[Records from a data source]
------------------------------------------------------------------------
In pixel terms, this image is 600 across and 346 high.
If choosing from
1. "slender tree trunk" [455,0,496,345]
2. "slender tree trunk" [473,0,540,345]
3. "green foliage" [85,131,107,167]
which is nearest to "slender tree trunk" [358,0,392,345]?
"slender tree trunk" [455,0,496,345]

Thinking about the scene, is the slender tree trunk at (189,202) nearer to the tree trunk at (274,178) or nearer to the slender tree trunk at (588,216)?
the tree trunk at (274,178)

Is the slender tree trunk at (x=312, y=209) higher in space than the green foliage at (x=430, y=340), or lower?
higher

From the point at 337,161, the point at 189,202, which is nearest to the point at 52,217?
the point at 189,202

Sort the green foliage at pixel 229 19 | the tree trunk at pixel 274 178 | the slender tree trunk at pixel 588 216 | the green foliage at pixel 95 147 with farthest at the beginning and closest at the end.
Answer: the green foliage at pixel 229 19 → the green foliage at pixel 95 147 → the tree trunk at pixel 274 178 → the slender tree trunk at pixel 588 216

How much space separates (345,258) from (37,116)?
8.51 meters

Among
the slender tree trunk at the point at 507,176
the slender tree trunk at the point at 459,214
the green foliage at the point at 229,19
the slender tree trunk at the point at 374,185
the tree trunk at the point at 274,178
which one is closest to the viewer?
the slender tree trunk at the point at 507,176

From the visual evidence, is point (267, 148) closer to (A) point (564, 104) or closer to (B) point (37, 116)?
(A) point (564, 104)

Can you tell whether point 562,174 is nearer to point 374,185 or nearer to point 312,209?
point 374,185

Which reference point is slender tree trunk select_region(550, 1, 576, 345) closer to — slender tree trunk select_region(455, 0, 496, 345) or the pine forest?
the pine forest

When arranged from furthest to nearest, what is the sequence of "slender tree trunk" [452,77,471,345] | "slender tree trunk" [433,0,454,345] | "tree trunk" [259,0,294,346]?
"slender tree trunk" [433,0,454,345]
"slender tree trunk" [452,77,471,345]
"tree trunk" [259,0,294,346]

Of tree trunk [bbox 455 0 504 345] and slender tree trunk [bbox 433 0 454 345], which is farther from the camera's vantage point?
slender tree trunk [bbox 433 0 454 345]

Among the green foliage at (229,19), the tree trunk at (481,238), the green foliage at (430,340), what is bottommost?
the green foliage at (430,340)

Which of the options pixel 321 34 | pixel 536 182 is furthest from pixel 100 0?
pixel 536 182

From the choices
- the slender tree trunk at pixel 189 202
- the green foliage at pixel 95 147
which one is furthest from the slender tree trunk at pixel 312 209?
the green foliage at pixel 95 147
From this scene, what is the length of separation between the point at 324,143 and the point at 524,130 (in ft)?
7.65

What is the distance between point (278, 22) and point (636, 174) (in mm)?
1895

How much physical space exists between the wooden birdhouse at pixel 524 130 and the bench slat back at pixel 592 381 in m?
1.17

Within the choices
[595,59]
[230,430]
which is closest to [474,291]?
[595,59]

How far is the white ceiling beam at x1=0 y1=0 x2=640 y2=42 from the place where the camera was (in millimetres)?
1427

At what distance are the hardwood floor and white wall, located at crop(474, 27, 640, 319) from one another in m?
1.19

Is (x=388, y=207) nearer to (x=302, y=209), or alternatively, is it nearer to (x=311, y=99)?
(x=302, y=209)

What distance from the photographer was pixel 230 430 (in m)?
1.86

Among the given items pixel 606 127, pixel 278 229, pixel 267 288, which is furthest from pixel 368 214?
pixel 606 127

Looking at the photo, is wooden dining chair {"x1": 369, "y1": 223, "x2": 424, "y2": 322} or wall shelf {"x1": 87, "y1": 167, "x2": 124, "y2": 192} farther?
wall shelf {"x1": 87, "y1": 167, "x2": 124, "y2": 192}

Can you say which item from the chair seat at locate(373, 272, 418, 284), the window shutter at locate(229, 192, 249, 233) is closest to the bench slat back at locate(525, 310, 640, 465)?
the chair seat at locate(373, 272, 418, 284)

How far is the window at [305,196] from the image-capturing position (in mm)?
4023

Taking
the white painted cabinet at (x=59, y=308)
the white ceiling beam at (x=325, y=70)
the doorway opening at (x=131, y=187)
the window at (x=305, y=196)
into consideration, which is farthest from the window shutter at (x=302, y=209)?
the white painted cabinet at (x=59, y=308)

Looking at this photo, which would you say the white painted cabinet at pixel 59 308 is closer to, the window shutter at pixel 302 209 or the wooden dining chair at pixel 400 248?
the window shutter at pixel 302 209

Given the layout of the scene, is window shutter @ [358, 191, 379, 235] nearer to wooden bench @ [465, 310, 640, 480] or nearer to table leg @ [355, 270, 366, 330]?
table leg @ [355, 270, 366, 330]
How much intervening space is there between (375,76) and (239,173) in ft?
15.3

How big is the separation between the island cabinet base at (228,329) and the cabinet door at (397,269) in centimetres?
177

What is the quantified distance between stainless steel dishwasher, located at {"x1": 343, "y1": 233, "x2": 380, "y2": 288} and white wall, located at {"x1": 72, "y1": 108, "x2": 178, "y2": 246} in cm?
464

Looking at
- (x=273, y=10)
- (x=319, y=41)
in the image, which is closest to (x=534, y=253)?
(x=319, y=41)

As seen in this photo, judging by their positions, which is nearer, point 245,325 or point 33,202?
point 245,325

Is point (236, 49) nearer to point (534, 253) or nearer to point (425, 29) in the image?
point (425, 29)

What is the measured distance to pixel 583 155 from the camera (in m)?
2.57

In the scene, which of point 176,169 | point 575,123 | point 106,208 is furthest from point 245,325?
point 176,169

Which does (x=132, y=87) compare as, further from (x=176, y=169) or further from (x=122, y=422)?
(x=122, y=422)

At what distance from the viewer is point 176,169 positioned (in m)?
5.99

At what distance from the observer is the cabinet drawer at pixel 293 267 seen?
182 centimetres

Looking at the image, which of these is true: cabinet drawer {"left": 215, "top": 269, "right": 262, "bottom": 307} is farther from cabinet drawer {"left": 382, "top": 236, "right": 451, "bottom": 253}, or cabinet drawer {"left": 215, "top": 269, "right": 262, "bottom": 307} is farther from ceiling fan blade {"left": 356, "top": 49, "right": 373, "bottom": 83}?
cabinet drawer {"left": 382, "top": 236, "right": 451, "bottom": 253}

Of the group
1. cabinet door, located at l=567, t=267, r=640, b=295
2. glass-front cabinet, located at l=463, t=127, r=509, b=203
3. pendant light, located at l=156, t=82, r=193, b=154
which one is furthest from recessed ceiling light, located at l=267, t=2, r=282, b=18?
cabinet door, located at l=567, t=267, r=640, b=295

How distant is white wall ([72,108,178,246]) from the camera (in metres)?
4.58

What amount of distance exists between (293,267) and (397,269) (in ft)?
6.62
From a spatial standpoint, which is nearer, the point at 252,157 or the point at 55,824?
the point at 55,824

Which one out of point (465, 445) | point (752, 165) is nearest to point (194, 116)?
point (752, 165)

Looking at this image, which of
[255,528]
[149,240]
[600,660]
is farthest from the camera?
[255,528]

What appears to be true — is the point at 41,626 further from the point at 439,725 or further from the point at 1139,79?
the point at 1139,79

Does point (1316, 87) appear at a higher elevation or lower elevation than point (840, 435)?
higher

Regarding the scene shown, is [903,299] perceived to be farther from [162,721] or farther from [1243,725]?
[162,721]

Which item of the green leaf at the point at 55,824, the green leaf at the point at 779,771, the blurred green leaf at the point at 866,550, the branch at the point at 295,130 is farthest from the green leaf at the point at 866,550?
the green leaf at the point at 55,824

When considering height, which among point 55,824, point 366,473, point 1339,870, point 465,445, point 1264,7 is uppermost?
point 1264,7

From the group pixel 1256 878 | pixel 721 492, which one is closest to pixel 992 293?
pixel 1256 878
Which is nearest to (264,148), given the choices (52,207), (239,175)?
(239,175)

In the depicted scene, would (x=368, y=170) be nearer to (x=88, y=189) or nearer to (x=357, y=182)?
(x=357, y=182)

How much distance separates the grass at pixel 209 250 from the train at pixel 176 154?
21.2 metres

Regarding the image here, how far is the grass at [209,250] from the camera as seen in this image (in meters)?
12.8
------------------------------------------------------------------------
## EXERCISE
Please update the records from the line with "Is the slender tree trunk at (x=312, y=209)" up to and including the line with "8.51 meters", replacing "nearest" with "closest" and leaving everything else as it is.

## RESPONSE TO THE EXERCISE
Is the slender tree trunk at (x=312, y=209) higher in space than the green foliage at (x=430, y=340), or lower?
higher

From the point at 337,161, the point at 189,202, which is closest to the point at 52,217?
the point at 189,202

Sort the green foliage at pixel 229 19 | the tree trunk at pixel 274 178 | the slender tree trunk at pixel 588 216 | the green foliage at pixel 95 147 with farthest at the beginning and closest at the end.
Answer: the green foliage at pixel 229 19 → the green foliage at pixel 95 147 → the tree trunk at pixel 274 178 → the slender tree trunk at pixel 588 216

How much space separates (345,258) from (37,116)?
8.51 meters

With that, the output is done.